» **Document text**:
-- Opening Marker --

Opinion

William Scholes: Farewell to Andrea Camilleri, father of Inspector Montalbano

William Scholes

William Scholes

William has worked at The Irish News since 2002. His areas of interest include religion and motoring.

The Inspector Montalbano books, written by Andrea Camilleri who died this month, were turned into a television series. The books are better, though
The Inspector Montalbano books, written by Andrea Camilleri who died this month, were turned into a television series. The books are better, though The Inspector Montalbano books, written by Andrea Camilleri who died this month, were turned into a television series. The books are better, though

ANYONE looking at yesterday's entry in my diary will have seen the words 'Overnight Kidnapper' scratched on to the page with black ink.

To emphasise that this was Something Important, I had written them in BLOCK CAPITALS and circled them using a red pen. And because I truly can be a bear of little brain, I had daubed the lot with a fluorescent yellow highlighter.

This sort of advanced level diarying is normally reserved for I-must-not-forget-but-there's-every-chance-I-might events like my wife's birthday and our wedding anniversary.

Part of me wishes that I could claim it was a note to remind me to look up 'K' in the Yellow Pages and hire a 'kidnapper, overnight' to extract the new occupant of 10 Downing Street to an undisclosed location from where he might inflict less buffoonery.

The words, however, were written months before Boris Johnson's irresistible, if improbable, ascent to the office of prime minister.

And on July 17 they acquired a poignancy they lacked when I first marked them in my diary, for that was the day that the great Sicilian author Andrea Camilleri died, aged 93.

Overnight Kidnapper is the 23rd title in his quite wonderful series of Inspector Montalbano detective stories, and the latest to be translated into English, with yesterday the publication date of the paperback.

Ever since the providential day around a decade ago when I fell into the pages of my first Montalbano book, my reading year has followed a hardback-for-Christmas, paperback-for-summer-holiday rhythm.

The first book in the series, The Shape of Water, was published in 1994 on the eve of Camilleri's 70th birthday.

He did not allow age or, later, failing eyesight to hold him back. He penned a total of 28 Montalbano books - an astonishing output, though prolificity never dimmed the brightness, quality, wit and invention of his writing.

One has yet to be published. Called Riccardino, it was written by Camilleri 13 years ago and promptly locked in a safe.

It is the final entry in the Montalbano canon - Camilleri wanted to write his character's definitive last word and spoke of how it should be published after his own death.

-- Closing Marker --

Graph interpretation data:
-- Opening Marker --

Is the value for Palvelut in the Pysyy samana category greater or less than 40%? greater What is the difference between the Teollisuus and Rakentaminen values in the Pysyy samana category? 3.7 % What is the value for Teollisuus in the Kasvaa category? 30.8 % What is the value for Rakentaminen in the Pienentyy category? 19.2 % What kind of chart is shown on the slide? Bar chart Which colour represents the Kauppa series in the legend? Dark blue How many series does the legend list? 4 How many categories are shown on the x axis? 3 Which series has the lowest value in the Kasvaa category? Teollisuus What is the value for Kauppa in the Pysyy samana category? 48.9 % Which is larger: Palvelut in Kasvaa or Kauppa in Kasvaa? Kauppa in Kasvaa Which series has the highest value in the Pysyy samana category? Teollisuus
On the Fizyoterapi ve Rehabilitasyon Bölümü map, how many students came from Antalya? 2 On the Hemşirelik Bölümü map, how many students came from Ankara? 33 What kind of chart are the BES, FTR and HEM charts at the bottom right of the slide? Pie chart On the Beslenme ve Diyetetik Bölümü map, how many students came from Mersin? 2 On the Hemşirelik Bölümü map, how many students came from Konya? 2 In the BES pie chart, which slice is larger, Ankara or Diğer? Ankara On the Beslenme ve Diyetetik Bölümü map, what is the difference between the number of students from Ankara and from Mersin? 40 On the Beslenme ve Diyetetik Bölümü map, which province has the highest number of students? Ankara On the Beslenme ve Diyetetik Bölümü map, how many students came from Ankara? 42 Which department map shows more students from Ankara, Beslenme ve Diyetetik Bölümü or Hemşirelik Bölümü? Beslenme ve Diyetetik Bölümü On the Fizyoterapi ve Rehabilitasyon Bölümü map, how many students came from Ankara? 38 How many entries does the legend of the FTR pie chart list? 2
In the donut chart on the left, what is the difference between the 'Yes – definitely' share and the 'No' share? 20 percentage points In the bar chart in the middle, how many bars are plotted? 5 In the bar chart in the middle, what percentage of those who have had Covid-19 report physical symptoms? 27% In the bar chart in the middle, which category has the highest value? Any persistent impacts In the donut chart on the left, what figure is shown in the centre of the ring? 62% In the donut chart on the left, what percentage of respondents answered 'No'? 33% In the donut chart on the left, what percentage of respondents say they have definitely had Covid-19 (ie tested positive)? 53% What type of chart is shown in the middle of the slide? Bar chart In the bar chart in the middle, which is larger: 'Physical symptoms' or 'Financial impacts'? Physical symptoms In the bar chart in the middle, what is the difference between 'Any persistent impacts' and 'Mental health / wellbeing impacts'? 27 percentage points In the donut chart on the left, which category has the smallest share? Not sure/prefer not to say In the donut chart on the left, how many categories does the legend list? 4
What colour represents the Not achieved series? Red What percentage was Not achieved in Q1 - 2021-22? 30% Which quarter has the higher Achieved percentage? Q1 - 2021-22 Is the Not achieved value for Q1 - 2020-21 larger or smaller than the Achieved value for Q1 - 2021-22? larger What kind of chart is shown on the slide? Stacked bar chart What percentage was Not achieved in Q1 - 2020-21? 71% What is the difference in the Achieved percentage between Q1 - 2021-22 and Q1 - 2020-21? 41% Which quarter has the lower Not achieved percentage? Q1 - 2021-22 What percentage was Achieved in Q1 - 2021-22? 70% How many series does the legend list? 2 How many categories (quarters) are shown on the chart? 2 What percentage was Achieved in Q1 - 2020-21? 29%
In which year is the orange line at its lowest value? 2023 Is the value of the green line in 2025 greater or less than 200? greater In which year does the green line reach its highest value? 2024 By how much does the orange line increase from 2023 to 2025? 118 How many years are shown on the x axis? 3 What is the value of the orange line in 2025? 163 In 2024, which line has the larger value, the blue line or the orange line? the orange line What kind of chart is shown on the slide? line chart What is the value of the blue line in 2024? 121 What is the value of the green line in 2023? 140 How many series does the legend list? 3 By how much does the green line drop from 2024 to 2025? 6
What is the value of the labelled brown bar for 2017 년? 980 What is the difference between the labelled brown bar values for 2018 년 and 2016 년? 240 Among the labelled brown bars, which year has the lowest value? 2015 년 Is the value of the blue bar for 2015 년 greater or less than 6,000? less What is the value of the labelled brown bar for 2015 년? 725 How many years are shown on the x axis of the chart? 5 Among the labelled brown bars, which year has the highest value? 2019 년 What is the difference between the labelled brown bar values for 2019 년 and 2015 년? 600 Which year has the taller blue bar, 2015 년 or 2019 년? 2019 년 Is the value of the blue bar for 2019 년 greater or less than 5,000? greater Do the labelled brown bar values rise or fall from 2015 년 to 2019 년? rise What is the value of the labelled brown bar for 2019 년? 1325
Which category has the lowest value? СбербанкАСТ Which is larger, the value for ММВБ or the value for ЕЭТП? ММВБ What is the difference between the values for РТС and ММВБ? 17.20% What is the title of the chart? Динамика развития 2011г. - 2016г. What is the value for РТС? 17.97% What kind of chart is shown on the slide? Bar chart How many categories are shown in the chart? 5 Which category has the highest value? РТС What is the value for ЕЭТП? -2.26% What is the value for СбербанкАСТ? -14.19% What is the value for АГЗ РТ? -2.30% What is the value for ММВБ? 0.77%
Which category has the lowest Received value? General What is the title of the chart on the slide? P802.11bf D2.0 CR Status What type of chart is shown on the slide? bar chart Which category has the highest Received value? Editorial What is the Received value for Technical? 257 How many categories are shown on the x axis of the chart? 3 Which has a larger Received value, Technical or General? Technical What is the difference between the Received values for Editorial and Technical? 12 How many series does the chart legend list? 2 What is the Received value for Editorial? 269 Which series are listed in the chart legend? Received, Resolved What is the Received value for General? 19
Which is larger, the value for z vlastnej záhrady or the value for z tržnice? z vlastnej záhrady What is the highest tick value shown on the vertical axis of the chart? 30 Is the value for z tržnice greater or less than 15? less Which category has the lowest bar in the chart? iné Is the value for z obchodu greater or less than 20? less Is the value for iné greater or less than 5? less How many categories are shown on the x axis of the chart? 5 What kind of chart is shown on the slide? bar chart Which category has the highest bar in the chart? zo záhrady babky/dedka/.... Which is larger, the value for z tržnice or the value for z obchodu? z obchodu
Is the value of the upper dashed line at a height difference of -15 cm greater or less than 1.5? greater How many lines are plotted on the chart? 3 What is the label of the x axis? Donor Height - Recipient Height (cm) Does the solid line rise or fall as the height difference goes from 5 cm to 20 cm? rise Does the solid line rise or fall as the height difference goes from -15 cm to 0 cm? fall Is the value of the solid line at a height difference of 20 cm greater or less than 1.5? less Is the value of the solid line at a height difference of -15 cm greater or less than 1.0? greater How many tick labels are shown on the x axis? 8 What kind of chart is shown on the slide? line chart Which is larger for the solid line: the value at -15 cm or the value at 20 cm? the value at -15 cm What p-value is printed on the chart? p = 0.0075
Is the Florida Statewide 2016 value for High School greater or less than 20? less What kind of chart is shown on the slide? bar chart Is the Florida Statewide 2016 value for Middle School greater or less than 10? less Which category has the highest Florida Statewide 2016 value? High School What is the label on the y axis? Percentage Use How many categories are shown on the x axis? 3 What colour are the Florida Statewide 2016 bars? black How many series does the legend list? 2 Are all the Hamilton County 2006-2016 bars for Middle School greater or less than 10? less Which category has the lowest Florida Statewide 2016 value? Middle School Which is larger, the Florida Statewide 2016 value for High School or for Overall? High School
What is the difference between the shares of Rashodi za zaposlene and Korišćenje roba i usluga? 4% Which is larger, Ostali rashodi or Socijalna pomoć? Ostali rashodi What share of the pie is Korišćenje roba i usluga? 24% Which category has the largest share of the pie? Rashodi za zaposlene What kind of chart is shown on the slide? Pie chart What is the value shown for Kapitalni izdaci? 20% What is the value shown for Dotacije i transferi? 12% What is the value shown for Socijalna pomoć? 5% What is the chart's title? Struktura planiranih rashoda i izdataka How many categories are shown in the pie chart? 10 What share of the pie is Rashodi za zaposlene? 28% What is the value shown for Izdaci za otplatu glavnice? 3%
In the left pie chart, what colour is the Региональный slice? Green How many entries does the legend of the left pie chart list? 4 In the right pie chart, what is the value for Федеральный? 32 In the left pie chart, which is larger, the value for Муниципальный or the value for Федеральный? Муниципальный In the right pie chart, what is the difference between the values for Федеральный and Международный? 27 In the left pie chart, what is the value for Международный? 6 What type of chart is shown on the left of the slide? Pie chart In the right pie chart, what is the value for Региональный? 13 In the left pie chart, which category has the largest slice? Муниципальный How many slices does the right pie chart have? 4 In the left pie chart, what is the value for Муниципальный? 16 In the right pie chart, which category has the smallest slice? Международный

-- Closing Marker --

» **Work to complete**:
a) Based on the article on Andrea Camilleri, decide whether each statement agrees with it. Give yes or no for each, followed by the deciding words quoted from the article. (i) Camilleri died on July 17, aged 93. (ii) Overnight Kidnapper is the 28th title in the Montalbano series. (iii) Riccardino was written 13 years ago and locked in a safe.
b) Echo the part of the article on Andrea Camilleri that opens with the words containing "To emphasise that" and closes with "of prime minister.".
c) Proceed with the article on Andrea Camilleri, writing on from its final sentence.

» **Task answers**:
a)
(i) Yes: "on July 17 they acquired a poignancy they lacked when I first marked them in my diary, for that was the day that the great Sicilian author Andrea Camilleri died, aged 93"
(ii) No: "Overnight Kidnapper is the 23rd title in his quite wonderful series of Inspector Montalbano detective stories"
(iii) Yes: "it was written by Camilleri 13 years ago and promptly locked in a safe"

b)
To emphasise that this was Something Important, I had written them in BLOCK CAPITALS and circled them using a red pen. And because I truly can be a bear of little brain, I had daubed the lot with a fluorescent yellow highlighter.

This sort of advanced level diarying is normally reserved for I-must-not-forget-but-there's-every-chance-I-might events like my wife's birthday and our wedding anniversary.

Part of me wishes that I could claim it was a note to remind me to look up 'K' in the Yellow Pages and hire a 'kidnapper, overnight' to extract the new occupant of 10 Downing Street to an undisclosed location from where he might inflict less buffoonery.

The words, however, were written months before Boris Johnson's irresistible, if improbable, ascent to the office of prime minister.

c)
I look forward to each new encounter with Montalbano with the same anticipation that you would reserve for a special meal in an expensive restaurant, cracking the spine and turning to the first page with a sigh of contentment in the way one might read a Michelin-starred chef's menu

Having killed off Montalbano, he couldn't imagine resurrecting him in the way Arthur Conan Doyle brought back Sherlock Holmes from his plunge at Reichenbach Falls.

As well as being a valedictory to Montalbano, it will be difficult not to read Riccardino as Camilleri's own epitaph.

By the time the books found me, around 10 had been translated into English. I enjoyed the first so much that I immediately read another, and then another.

By then I realised that food is of central importance to the stories. Montalbano is fanatical about good meals being eaten in silence.

Like Montalbano with his favourite pasta 'ncasciate - "a dish worthy of Olympus" - there was a temptation to gorge on title after title but I resisted, and with a couple of exceptions have eased into my pair-of-books-a-year routine.

I look forward to each new encounter with Montalbano with the same anticipation that you would reserve for a special meal in an expensive restaurant, cracking the spine and turning to the first page with a sigh of contentment in the way one might read a Michelin-starred chef's menu.

And that's why 'Overnight Kidnapper' was circled, underlined and highlighted in my diary.

THANKS to all who have inquired about the Irish News bird machine following my last column; its relentless sonic assault continues.

The 15th adventure in the Montalbano series is called The Dance of the Seagull.

The title comes from a scene in which a gull falls from the sky and lands in front of the inspector, before performing an odd dance and dropping dead. Montalbano regards it as a dark omen that torments him for the rest of the story.

I know the feeling, though at least Montalbano's gull torture lasted only 180 pages.